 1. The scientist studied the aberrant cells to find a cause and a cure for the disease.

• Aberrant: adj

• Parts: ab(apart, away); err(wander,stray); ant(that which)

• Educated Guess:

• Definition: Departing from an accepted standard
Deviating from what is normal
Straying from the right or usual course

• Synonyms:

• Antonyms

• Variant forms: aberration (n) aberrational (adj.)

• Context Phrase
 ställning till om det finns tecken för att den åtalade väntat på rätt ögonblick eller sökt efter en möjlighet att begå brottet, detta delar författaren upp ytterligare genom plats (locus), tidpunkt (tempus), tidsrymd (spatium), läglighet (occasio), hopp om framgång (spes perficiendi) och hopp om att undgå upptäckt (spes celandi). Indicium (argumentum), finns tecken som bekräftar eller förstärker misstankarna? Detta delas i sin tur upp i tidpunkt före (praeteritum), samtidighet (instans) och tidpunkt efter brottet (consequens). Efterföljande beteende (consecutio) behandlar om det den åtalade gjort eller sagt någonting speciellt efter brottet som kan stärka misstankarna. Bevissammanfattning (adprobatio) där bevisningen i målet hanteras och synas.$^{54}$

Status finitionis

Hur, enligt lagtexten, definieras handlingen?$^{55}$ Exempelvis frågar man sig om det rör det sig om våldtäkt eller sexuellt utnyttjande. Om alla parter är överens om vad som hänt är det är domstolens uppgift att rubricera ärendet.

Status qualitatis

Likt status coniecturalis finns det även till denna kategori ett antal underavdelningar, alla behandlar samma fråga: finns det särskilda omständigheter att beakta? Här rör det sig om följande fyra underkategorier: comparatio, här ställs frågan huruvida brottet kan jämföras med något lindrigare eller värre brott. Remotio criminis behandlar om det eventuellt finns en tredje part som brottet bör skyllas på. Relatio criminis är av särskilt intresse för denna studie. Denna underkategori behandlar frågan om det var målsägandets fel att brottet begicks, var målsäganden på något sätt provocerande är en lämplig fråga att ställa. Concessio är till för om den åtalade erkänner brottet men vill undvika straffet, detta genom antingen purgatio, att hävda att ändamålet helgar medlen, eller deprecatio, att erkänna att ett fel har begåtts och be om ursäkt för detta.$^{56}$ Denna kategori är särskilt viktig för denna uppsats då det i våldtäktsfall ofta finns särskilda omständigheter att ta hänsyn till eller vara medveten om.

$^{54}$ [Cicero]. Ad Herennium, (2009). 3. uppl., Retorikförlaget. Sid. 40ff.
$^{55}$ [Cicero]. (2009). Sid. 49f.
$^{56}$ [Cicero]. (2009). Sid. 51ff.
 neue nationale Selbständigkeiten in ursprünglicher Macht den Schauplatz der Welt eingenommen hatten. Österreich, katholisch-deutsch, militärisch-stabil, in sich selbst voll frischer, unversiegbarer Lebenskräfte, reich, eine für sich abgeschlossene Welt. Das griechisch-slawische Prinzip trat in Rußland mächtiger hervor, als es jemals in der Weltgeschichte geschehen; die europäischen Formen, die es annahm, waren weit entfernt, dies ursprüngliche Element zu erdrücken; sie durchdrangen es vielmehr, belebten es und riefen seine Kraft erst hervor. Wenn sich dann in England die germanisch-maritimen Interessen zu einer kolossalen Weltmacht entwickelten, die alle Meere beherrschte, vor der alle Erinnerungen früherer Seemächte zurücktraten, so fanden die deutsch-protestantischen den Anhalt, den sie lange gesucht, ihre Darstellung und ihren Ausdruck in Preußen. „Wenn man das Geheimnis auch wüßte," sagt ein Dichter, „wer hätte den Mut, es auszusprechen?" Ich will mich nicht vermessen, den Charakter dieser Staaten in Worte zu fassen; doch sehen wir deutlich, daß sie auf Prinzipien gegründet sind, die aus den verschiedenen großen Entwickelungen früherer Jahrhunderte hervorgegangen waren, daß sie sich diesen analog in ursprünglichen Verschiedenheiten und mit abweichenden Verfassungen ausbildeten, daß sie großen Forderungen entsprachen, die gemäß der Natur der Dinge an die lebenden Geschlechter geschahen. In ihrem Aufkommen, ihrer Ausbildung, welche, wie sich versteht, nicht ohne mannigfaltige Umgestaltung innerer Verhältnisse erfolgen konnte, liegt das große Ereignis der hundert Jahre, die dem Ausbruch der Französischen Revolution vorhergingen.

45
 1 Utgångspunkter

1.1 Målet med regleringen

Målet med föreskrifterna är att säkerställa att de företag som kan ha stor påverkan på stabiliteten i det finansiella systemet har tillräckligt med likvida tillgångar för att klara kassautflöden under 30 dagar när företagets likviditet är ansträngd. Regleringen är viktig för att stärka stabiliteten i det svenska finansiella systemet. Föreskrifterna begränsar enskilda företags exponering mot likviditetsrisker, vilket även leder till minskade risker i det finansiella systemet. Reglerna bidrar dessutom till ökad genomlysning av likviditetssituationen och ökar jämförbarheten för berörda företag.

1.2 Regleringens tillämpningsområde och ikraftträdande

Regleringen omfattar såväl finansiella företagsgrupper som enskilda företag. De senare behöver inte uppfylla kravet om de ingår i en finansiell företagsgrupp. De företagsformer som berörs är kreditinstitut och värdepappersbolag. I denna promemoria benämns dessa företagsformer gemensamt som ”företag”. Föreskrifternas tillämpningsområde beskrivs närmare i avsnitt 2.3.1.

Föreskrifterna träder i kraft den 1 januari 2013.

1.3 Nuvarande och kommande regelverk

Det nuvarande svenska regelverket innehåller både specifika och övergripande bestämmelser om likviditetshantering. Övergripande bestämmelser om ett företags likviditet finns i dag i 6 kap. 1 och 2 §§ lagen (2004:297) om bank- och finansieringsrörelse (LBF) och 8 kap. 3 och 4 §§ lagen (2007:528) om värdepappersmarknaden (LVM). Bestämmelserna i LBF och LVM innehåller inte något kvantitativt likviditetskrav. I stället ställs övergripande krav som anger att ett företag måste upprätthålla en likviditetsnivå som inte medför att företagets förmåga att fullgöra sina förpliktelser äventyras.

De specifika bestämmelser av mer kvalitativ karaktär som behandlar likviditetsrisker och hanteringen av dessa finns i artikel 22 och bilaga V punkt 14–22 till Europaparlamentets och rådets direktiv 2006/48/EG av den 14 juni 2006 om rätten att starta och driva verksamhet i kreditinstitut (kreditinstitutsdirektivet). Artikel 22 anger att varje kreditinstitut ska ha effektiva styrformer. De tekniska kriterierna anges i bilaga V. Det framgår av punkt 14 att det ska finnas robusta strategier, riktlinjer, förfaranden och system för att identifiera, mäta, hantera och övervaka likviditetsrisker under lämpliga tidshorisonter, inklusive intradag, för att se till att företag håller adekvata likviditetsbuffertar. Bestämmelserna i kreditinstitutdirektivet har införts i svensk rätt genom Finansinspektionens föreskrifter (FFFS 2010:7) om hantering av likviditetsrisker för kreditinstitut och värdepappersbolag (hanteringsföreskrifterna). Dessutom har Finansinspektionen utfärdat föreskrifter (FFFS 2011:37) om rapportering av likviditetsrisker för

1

◆ **Exercise goal**:
Here, the records must be output exactly and in full.

◆ **Response for this exercise**:
 1. The scientist studied the aberrant cells to find a cause and a cure for the disease.

• Aberrant: adj

• Parts: ab(apart, away); err(wander,stray); ant(that which)

• Educated Guess:

• Definition: Departing from an accepted standard
Deviating from what is normal
Straying from the right or usual course

• Synonyms:

• Antonyms

• Variant forms: aberration (n) aberrational (adj.)

• Context Phrase
 ställning till om det finns tecken för att den åtalade väntat på rätt ögonblick eller sökt efter en möjlighet att begå brottet, detta delar författaren upp ytterligare genom plats (locus), tidpunkt (tempus), tidsrymd (spatium), läglighet (occasio), hopp om framgång (spes perficiendi) och hopp om att undgå upptäckt (spes celandi). Indicium (argumentum), finns tecken som bekräftar eller förstärker misstankarna? Detta delas i sin tur upp i tidpunkt före (praeteritum), samtidighet (instans) och tidpunkt efter brottet (consequens). Efterföljande beteende (consecutio) behandlar om det den åtalade gjort eller sagt någonting speciellt efter brottet som kan stärka misstankarna. Bevissammanfattning (adprobatio) där bevisningen i målet hanteras och synas.$^{54}$

Status finitionis

Hur, enligt lagtexten, definieras handlingen?$^{55}$ Exempelvis frågar man sig om det rör det sig om våldtäkt eller sexuellt utnyttjande. Om alla parter är överens om vad som hänt är det är domstolens uppgift att rubricera ärendet.

Status qualitatis

Likt status coniecturalis finns det även till denna kategori ett antal underavdelningar, alla behandlar samma fråga: finns det särskilda omständigheter att beakta? Här rör det sig om följande fyra underkategorier: comparatio, här ställs frågan huruvida brottet kan jämföras med något lindrigare eller värre brott. Remotio criminis behandlar om det eventuellt finns en tredje part som brottet bör skyllas på. Relatio criminis är av särskilt intresse för denna studie. Denna underkategori behandlar frågan om det var målsägandets fel att brottet begicks, var målsäganden på något sätt provocerande är en lämplig fråga att ställa. Concessio är till för om den åtalade erkänner brottet men vill undvika straffet, detta genom antingen purgatio, att hävda att ändamålet helgar medlen, eller deprecatio, att erkänna att ett fel har begåtts och be om ursäkt för detta.$^{56}$ Denna kategori är särskilt viktig för denna uppsats då det i våldtäktsfall ofta finns särskilda omständigheter att ta hänsyn till eller vara medveten om.

$^{54}$ [Cicero]. Ad Herennium, (2009). 3. uppl., Retorikförlaget. Sid. 40ff.
$^{55}$ [Cicero]. (2009). Sid. 49f.
$^{56}$ [Cicero]. (2009). Sid. 51ff.
 neue nationale Selbständigkeiten in ursprünglicher Macht den Schauplatz der Welt eingenommen hatten. Österreich, katholisch-deutsch, militärisch-stabil, in sich selbst voll frischer, unversiegbarer Lebenskräfte, reich, eine für sich abgeschlossene Welt. Das griechisch-slawische Prinzip trat in Rußland mächtiger hervor, als es jemals in der Weltgeschichte geschehen; die europäischen Formen, die es annahm, waren weit entfernt, dies ursprüngliche Element zu erdrücken; sie durchdrangen es vielmehr, belebten es und riefen seine Kraft erst hervor. Wenn sich dann in England die germanisch-maritimen Interessen zu einer kolossalen Weltmacht entwickelten, die alle Meere beherrschte, vor der alle Erinnerungen früherer Seemächte zurücktraten, so fanden die deutsch-protestantischen den Anhalt, den sie lange gesucht, ihre Darstellung und ihren Ausdruck in Preußen. „Wenn man das Geheimnis auch wüßte," sagt ein Dichter, „wer hätte den Mut, es auszusprechen?" Ich will mich nicht vermessen, den Charakter dieser Staaten in Worte zu fassen; doch sehen wir deutlich, daß sie auf Prinzipien gegründet sind, die aus den verschiedenen großen Entwickelungen früherer Jahrhunderte hervorgegangen waren, daß sie sich diesen analog in ursprünglichen Verschiedenheiten und mit abweichenden Verfassungen ausbildeten, daß sie großen Forderungen entsprachen, die gemäß der Natur der Dinge an die lebenden Geschlechter geschahen. In ihrem Aufkommen, ihrer Ausbildung, welche, wie sich versteht, nicht ohne mannigfaltige Umgestaltung innerer Verhältnisse erfolgen konnte, liegt das große Ereignis der hundert Jahre, die dem Ausbruch der Französischen Revolution vorhergingen.

45
 1 Utgångspunkter

1.1 Målet med regleringen

Målet med föreskrifterna är att säkerställa att de företag som kan ha stor påverkan på stabiliteten i det finansiella systemet har tillräckligt med likvida tillgångar för att klara kassautflöden under 30 dagar när företagets likviditet är ansträngd. Regleringen är viktig för att stärka stabiliteten i det svenska finansiella systemet. Föreskrifterna begränsar enskilda företags exponering mot likviditetsrisker, vilket även leder till minskade risker i det finansiella systemet. Reglerna bidrar dessutom till ökad genomlysning av likviditetssituationen och ökar jämförbarheten för berörda företag.

1.2 Regleringens tillämpningsområde och ikraftträdande

Regleringen omfattar såväl finansiella företagsgrupper som enskilda företag. De senare behöver inte uppfylla kravet om de ingår i en finansiell företagsgrupp. De företagsformer som berörs är kreditinstitut och värdepappersbolag. I denna promemoria benämns dessa företagsformer gemensamt som ”företag”. Föreskrifternas tillämpningsområde beskrivs närmare i avsnitt 2.3.1.

Föreskrifterna träder i kraft den 1 januari 2013.

1.3 Nuvarande och kommande regelverk

Det nuvarande svenska regelverket innehåller både specifika och övergripande bestämmelser om likviditetshantering. Övergripande bestämmelser om ett företags likviditet finns i dag i 6 kap. 1 och 2 §§ lagen (2004:297) om bank- och finansieringsrörelse (LBF) och 8 kap. 3 och 4 §§ lagen (2007:528) om värdepappersmarknaden (LVM). Bestämmelserna i LBF och LVM innehåller inte något kvantitativt likviditetskrav. I stället ställs övergripande krav som anger att ett företag måste upprätthålla en likviditetsnivå som inte medför att företagets förmåga att fullgöra sina förpliktelser äventyras.

De specifika bestämmelser av mer kvalitativ karaktär som behandlar likviditetsrisker och hanteringen av dessa finns i artikel 22 och bilaga V punkt 14–22 till Europaparlamentets och rådets direktiv 2006/48/EG av den 14 juni 2006 om rätten att starta och driva verksamhet i kreditinstitut (kreditinstitutsdirektivet). Artikel 22 anger att varje kreditinstitut ska ha effektiva styrformer. De tekniska kriterierna anges i bilaga V. Det framgår av punkt 14 att det ska finnas robusta strategier, riktlinjer, förfaranden och system för att identifiera, mäta, hantera och övervaka likviditetsrisker under lämpliga tidshorisonter, inklusive intradag, för att se till att företag håller adekvata likviditetsbuffertar. Bestämmelserna i kreditinstitutdirektivet har införts i svensk rätt genom Finansinspektionens föreskrifter (FFFS 2010:7) om hantering av likviditetsrisker för kreditinstitut och värdepappersbolag (hanteringsföreskrifterna). Dessutom har Finansinspektionen utfärdat föreskrifter (FFFS 2011:37) om rapportering av likviditetsrisker för

1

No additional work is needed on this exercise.